- TASK REQUIREMENTS -
Check every line of the records below for the string "difw" and copy the ones that have it.
= = = = = = =
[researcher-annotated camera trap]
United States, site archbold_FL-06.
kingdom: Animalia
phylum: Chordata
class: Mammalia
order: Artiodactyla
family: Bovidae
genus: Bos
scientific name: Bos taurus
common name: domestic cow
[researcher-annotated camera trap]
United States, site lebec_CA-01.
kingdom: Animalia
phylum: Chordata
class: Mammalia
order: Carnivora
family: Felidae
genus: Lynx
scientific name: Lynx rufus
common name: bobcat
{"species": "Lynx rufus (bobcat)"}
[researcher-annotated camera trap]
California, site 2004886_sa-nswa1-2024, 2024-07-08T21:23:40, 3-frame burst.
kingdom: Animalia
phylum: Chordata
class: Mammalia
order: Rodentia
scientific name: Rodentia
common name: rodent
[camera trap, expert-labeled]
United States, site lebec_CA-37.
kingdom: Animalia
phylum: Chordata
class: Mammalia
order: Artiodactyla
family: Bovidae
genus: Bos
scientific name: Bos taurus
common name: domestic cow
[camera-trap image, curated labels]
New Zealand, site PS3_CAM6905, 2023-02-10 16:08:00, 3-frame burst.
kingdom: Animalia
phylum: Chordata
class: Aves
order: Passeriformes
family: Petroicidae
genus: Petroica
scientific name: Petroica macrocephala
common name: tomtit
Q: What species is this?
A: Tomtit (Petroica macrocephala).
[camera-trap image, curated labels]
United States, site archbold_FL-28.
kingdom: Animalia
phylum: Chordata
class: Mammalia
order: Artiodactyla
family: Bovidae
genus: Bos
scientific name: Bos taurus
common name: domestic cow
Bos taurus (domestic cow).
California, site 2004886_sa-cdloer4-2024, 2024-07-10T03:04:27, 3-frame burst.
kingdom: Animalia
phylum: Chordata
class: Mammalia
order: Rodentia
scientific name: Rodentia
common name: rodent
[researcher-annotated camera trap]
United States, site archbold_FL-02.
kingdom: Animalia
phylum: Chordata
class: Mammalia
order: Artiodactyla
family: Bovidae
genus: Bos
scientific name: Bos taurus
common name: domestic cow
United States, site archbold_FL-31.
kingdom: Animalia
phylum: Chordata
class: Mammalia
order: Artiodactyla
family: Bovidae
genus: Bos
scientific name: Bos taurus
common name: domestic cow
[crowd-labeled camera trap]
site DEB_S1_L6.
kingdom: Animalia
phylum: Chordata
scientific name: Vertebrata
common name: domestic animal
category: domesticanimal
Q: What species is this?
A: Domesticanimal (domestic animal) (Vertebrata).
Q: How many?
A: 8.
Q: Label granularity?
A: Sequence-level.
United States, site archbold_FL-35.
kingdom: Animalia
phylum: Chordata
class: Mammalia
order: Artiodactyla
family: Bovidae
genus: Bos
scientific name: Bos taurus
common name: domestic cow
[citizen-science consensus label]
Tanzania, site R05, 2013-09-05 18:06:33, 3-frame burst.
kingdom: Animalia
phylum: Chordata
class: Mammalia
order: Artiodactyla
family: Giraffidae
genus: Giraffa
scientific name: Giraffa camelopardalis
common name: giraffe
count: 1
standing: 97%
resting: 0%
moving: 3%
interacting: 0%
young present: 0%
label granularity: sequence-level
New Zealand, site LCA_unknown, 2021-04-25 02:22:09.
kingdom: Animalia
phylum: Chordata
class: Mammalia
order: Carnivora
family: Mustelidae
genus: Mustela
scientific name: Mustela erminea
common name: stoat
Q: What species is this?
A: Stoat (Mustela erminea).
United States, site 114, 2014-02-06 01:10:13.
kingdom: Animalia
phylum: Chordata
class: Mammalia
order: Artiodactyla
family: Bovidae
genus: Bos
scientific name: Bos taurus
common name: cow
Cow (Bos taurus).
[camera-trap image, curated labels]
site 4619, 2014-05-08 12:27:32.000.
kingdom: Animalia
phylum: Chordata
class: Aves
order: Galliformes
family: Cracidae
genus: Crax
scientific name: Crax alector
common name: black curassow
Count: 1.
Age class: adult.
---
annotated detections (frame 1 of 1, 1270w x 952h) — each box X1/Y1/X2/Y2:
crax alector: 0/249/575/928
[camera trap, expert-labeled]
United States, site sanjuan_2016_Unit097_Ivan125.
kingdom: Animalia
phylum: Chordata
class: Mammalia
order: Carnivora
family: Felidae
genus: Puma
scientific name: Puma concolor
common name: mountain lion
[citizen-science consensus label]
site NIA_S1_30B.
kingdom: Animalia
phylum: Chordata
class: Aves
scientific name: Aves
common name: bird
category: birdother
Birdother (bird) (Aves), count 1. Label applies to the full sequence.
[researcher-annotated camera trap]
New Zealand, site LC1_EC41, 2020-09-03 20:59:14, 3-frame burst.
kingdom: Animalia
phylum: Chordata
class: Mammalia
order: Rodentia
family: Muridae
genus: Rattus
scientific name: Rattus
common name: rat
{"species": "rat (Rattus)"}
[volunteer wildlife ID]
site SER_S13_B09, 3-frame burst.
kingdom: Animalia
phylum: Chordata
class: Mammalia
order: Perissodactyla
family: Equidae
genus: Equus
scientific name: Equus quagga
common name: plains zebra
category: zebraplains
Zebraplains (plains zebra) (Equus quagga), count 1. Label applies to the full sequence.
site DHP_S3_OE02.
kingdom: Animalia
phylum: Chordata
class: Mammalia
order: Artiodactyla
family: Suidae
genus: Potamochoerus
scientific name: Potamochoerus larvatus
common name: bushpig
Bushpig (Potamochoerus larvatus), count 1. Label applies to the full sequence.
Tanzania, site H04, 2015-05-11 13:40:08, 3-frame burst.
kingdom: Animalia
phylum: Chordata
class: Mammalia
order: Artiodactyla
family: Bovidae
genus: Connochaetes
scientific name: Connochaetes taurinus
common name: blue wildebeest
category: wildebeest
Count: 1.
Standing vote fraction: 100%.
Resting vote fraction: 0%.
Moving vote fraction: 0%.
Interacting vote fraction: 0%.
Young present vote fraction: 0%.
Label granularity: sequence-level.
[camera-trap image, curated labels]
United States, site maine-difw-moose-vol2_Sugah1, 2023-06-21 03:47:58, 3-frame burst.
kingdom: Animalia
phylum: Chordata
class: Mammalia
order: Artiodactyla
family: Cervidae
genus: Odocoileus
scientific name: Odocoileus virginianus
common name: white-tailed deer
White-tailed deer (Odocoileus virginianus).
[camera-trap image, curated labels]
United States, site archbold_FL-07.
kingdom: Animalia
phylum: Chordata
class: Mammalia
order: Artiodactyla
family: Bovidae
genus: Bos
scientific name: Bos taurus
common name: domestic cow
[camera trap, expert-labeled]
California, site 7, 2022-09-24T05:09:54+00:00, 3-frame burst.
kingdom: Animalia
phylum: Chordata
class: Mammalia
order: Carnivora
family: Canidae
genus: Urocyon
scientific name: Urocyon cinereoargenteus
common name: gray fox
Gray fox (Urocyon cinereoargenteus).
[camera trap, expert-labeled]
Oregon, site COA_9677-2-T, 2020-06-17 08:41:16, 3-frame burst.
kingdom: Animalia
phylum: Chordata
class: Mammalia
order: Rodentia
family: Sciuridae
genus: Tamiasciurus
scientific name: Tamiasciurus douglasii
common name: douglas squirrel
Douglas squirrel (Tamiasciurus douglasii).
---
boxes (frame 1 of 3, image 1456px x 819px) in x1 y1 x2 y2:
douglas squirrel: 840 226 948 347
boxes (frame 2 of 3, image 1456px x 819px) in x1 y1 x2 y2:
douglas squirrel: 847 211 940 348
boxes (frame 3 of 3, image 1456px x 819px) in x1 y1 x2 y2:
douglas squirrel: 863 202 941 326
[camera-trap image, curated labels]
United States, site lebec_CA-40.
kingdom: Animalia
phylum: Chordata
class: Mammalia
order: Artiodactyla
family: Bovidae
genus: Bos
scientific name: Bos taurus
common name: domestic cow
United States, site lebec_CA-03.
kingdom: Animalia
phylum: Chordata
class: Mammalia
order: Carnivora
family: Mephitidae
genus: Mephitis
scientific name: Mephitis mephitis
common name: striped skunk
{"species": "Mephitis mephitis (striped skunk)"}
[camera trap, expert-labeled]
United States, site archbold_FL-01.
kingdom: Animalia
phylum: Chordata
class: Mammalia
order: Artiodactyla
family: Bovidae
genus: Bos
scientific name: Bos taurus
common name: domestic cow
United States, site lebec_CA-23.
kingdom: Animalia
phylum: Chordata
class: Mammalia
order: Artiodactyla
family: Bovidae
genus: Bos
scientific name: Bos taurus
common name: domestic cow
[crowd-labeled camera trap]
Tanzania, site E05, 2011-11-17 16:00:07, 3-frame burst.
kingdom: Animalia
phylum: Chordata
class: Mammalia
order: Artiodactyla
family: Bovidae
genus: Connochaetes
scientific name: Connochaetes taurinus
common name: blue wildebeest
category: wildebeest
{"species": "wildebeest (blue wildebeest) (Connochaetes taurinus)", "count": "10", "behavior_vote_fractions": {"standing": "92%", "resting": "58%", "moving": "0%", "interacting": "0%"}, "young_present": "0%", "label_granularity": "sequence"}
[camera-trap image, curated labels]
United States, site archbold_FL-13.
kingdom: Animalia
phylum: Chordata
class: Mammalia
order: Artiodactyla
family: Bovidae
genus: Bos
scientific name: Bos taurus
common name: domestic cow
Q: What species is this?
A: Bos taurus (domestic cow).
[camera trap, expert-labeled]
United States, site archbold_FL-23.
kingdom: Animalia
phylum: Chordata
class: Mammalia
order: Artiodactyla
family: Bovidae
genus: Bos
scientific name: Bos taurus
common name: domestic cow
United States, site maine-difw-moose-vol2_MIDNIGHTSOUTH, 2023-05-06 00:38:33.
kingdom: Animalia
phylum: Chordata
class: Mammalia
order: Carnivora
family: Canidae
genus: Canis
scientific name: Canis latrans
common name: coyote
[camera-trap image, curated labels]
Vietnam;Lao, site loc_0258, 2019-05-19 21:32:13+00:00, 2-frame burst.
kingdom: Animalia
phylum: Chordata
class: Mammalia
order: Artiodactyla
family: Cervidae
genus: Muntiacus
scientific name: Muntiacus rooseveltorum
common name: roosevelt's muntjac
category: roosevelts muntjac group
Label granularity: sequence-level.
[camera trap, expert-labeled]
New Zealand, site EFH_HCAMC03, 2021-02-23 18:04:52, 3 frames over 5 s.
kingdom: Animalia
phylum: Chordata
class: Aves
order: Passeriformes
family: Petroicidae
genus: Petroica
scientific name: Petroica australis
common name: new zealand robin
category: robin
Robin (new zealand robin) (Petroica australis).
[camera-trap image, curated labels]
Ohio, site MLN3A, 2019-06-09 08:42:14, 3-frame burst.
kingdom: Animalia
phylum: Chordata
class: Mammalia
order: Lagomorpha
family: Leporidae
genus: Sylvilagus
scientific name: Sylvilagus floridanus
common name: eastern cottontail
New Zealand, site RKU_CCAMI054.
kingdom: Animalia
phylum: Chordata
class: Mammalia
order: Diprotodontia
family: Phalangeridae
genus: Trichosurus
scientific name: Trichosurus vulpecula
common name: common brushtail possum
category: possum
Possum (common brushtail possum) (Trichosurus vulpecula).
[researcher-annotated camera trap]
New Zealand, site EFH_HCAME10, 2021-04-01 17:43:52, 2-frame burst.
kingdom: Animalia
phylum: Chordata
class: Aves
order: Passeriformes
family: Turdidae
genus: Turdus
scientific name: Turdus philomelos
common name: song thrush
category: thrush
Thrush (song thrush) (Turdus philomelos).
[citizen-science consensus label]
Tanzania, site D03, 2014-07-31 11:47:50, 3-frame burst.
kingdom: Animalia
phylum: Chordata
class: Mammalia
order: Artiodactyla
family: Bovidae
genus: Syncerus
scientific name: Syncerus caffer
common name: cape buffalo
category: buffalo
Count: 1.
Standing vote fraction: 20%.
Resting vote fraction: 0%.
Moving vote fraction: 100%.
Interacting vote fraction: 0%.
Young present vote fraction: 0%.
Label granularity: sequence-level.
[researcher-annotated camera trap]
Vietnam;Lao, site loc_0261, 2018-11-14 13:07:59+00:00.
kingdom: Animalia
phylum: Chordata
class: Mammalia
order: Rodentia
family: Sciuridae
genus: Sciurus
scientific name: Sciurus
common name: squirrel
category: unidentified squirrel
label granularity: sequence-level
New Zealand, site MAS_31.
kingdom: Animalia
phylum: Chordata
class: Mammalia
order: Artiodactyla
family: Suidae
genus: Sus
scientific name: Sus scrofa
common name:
= = = = = = =
- REPLY -
United States, site maine-difw-moose-vol2_Sugah1, 2023-06-21 03:47:58, 3-frame burst.
United States, site maine-difw-moose-vol2_MIDNIGHTSOUTH, 2023-05-06 00:38:33.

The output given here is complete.